___ SEITENTEXT

Silverstone. Charmant begrüßt Bernie Ecclestone Besucher in seinem anthrazitfarbenen Motorhome beim Großen Preis von Großbritannien in Silverstone. Wenn der Brite jedoch seine Formel-1-Weltkarte entwirft, gehört Drohen zu seinem Repertoire.

Verunsichern, im Unklaren lassen, Warnen - die Veranstalter der Grand Prix lässt das kaum kalt. Mit seiner Ankündigung, dass Monza aus dem Kalender gestrichen werden könnte, schreckte der 83-Jährige nicht nur Organisatoren und lokale Politprominenz auf. Ecclestone erntete auch Entrüstung von den Fahrern. "Meiner Meinung nach wäre das für jeden und die Formel 1 sehr dumm", schimpfte Ferrari-Mann Kimi Räikkönen. Welche Strategie verfolgt Ecclestone?

Der Brite ist clever, und er ist auf Profit aus. Eindeutig ist nur seine geschäftliche Triebfeder. Die Situation beim Großen Preis von Deutschland zum Beispiel ist undurchsichtig. Der Streit, ob die Formel 1 nun von 2015 an nur noch auf dem Nürburgring oder bis 2018 im Wechsel mit dem Hockenheimring stattfindet, ist nicht beigelegt. "Wir respektieren den Vertrag mit Hockenheim", sagte Ecclestone. Damit würde dort wie geplant 2016 und 2018 ein Rennen stattfinden.

Doch die Halbwertzeit von Ecclestones Aussagen ist überschaubar, Ankündigungen werden auch schnell wieder zurückgenommen. Alles Kalkül. Kaum ein Statement fällt zufällig. In dieses Bild könnte auch seine Ankündigung passen, vielleicht die kommerziellen Formel-1-Rechte vom Investor CVC zurückzukaufen. "Es ist möglich, obwohl auch ein oder zwei andere Unternehmen interessiert sind", zitierte der englische "Daily Express" Ecclestone.

Zwar muss er sich derzeit vor Gericht wegen des Vorwurfs der Bestechung verantworten, doch der Chefvermarkter will CVC auch während dieser prekären Phase zeigen, dass er die Fäden in der Hand hält, dass er für die Formel 1 unentbehrlich ist. Auch wenn er beteuerte: "Weggesperrt zu werden, würde mich mehr berühren, als die Kontrolle über die Formel 1 zu verlieren."

______

▶ [DEINE AUFGABE]: Welche Austragungsorte von Formel-1-Rennen werden im Text über Bernie Ecclestone genannt? Zähl alle auf.

___ GEZEIGTE ANGABEN

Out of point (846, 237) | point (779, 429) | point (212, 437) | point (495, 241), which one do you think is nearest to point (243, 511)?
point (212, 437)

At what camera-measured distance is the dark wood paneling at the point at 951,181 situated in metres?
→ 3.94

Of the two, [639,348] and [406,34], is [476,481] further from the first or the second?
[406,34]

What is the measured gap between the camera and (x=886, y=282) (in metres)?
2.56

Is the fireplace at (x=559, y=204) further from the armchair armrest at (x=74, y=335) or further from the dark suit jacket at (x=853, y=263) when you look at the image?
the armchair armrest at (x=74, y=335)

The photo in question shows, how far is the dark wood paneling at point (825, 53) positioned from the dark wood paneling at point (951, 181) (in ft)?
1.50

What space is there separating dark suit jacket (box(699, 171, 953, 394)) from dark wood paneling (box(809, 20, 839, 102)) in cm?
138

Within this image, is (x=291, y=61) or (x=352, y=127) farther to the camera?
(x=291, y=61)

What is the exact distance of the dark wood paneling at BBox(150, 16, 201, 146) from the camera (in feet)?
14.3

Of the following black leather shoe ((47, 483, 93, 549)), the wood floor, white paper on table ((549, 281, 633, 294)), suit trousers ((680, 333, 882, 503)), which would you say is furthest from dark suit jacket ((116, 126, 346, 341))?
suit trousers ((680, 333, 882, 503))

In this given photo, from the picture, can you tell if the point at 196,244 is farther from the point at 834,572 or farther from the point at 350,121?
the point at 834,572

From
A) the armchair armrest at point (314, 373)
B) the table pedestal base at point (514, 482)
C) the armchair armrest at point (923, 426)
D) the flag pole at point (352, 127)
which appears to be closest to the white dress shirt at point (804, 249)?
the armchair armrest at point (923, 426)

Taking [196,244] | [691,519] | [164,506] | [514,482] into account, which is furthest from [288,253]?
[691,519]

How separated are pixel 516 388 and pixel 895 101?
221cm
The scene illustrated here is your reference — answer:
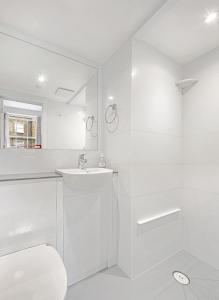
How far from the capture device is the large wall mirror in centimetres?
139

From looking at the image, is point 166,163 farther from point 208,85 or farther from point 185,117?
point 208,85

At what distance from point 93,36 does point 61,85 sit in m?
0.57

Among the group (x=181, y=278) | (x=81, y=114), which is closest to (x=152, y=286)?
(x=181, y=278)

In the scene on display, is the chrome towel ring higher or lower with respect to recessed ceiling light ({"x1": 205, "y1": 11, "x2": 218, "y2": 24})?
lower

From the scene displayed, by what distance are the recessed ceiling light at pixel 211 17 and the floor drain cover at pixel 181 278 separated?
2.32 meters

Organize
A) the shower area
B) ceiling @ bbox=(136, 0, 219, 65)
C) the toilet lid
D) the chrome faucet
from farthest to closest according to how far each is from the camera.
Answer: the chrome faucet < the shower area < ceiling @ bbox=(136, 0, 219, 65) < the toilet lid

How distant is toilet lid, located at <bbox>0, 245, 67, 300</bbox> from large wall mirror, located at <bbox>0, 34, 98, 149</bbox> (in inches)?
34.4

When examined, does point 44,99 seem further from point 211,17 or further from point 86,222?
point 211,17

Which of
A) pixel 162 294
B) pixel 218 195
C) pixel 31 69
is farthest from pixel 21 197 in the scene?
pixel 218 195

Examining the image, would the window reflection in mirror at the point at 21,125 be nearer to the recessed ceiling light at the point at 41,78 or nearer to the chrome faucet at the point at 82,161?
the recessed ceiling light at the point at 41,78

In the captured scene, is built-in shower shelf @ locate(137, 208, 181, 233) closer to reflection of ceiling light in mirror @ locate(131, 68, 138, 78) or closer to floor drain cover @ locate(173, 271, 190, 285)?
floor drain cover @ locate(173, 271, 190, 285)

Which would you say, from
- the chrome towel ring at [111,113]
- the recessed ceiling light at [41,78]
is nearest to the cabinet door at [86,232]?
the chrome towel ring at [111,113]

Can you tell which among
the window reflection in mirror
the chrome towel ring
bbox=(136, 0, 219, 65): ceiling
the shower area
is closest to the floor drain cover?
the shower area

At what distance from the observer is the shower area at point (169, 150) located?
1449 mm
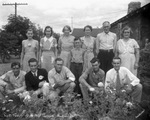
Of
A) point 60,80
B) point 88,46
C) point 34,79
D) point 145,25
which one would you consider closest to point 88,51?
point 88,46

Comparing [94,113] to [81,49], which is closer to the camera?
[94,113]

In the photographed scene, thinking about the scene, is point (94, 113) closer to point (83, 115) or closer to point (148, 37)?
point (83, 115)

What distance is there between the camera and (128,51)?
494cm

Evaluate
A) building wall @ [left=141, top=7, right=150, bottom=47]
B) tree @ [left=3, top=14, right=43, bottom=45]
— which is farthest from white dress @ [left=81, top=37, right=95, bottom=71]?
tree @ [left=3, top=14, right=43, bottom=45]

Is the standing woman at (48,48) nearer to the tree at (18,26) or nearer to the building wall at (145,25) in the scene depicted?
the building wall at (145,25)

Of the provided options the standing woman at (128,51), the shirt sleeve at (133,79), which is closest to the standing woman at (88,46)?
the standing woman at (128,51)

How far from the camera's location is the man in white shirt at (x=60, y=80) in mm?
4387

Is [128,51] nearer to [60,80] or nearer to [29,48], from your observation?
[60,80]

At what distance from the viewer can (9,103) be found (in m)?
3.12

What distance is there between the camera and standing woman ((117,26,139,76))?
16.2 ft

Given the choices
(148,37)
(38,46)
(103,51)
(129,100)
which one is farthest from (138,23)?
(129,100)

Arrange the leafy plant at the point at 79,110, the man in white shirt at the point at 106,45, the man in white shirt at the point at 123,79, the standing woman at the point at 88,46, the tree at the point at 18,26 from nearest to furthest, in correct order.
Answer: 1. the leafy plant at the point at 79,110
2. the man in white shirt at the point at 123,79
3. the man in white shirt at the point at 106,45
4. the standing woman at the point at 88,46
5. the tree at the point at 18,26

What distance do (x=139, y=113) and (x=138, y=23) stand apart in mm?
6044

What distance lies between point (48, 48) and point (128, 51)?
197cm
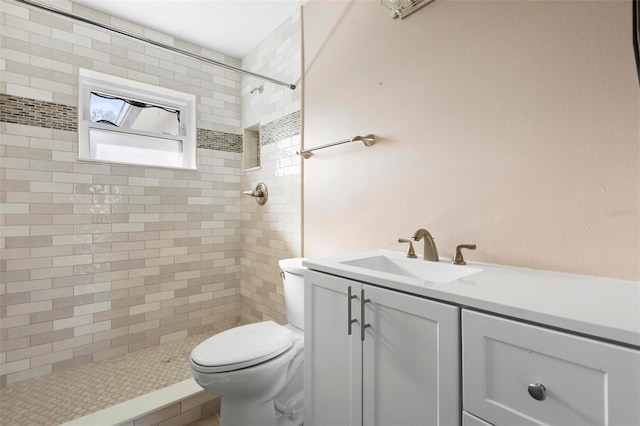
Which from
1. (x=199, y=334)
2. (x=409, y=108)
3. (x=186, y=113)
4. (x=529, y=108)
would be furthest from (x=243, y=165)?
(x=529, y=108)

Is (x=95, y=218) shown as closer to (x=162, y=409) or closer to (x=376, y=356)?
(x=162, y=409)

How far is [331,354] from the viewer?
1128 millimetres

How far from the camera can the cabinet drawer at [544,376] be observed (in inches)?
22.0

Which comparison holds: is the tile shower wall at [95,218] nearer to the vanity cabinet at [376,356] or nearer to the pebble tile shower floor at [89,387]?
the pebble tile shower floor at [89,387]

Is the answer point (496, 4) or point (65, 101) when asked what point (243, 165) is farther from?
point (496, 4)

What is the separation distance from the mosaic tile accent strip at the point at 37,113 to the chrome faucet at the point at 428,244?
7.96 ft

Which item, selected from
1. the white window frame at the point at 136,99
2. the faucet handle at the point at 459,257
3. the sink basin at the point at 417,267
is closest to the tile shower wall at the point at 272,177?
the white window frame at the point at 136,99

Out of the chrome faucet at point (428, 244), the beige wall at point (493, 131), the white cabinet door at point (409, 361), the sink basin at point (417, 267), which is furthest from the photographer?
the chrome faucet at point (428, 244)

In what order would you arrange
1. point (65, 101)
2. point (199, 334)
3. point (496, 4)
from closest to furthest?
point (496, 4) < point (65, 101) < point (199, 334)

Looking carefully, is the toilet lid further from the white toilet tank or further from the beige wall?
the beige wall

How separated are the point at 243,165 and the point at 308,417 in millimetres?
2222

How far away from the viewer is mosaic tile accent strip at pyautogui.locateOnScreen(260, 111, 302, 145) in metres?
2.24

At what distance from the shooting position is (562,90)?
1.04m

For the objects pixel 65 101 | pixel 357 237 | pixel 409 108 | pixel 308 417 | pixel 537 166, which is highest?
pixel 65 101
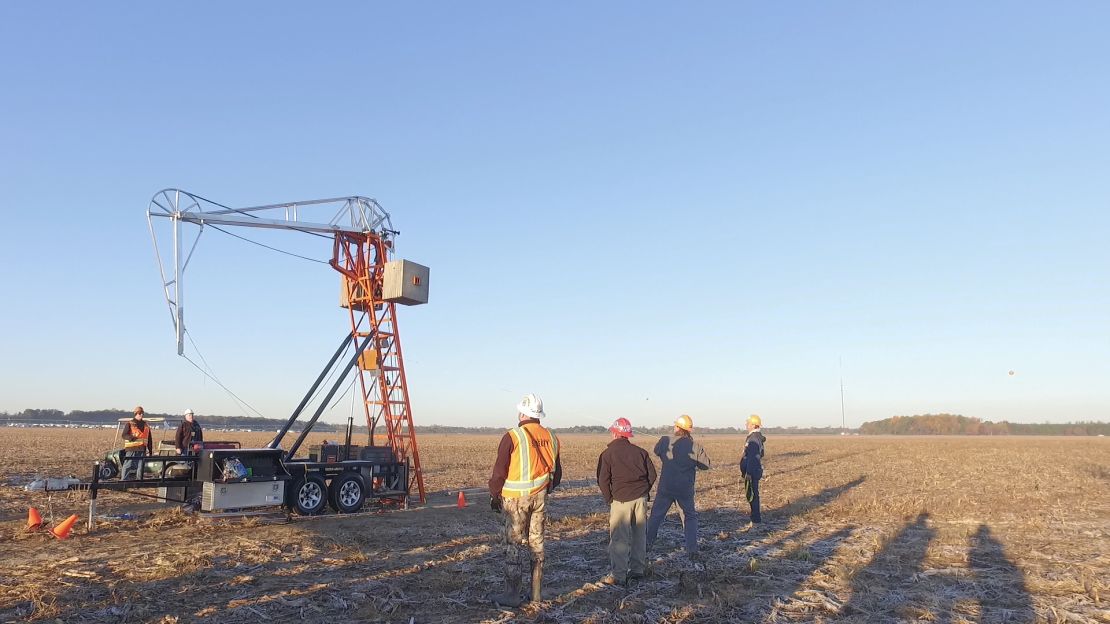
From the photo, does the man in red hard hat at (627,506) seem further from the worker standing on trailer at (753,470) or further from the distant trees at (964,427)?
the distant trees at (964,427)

______

▶ [DIE LÖSUNG]: Silverstone, Monza, Nürburgring, Hockenheimring